Save training data for grid search
When using experiments/conduct_grid_search.py
, use these variables
to allow GridSearchCV to cooperate with the Pythia pipeline.
SAVEEXPERIMENTDATA (False)
EXPERIMENTDATAFILE ('data/experimentdatafile.pkl')
Vocabulary
Two seaparate vocabularies are computed. One, a reduced vocabulary, excludes stop words and punctuation tokens, and the
other, FULL_VOCAB
, retains them. FULL_VOCAB
can also be set to use character-level tokenization
instead of word-level tokenization.
VOCAB_SIZE (10000)
Size of reduced vocabulary
STEM (False)
Conduct stemming?
FULL_VOCAB_SIZE (1000)
Number of unique tokens in word-level full vocabulary.

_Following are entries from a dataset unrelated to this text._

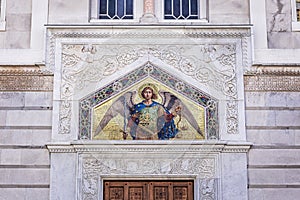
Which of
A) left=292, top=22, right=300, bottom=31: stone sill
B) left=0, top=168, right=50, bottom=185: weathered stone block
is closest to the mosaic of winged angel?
left=0, top=168, right=50, bottom=185: weathered stone block

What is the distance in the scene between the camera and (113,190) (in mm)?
11344

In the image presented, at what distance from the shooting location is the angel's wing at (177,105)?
1161 cm

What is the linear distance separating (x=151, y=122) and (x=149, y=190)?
136 centimetres

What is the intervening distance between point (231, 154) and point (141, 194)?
1.93 metres

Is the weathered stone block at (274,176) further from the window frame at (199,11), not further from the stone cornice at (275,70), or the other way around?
the window frame at (199,11)

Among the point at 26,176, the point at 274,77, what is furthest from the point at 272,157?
the point at 26,176

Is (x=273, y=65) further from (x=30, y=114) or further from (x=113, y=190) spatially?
(x=30, y=114)

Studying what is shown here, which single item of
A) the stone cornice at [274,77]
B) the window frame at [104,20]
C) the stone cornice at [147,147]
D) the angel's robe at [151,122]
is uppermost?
the window frame at [104,20]

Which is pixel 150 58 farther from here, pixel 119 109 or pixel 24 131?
pixel 24 131

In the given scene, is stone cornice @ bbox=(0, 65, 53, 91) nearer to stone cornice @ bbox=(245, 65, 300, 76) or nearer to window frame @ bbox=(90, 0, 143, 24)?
window frame @ bbox=(90, 0, 143, 24)

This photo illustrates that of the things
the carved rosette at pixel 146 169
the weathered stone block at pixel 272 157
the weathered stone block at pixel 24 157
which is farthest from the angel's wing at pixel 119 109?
the weathered stone block at pixel 272 157

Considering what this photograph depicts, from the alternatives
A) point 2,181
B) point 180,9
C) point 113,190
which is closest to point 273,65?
point 180,9

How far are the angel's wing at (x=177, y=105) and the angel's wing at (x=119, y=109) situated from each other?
26.0 inches

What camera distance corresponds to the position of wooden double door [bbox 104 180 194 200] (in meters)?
11.3
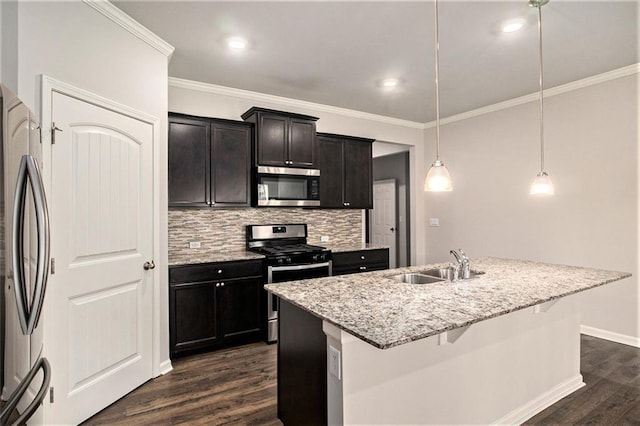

FULL_VOCAB_TYPE ('character')
Either 'word'
or 'character'
. Determines tokenization strategy for full vocabulary
FULL_CHAR_VOCAB ("abcdefghijklmnopqrstuvwxyz0123456789,;.!?:'\"/|_@#$%^&*~`+-=<>()[]{}")
SEED (41)
Random number generator seed value.
USE_CACHE (False)
Cache preprocessed JSON documents in ./.cache
; this can reduce experiment time significantly for large corpora.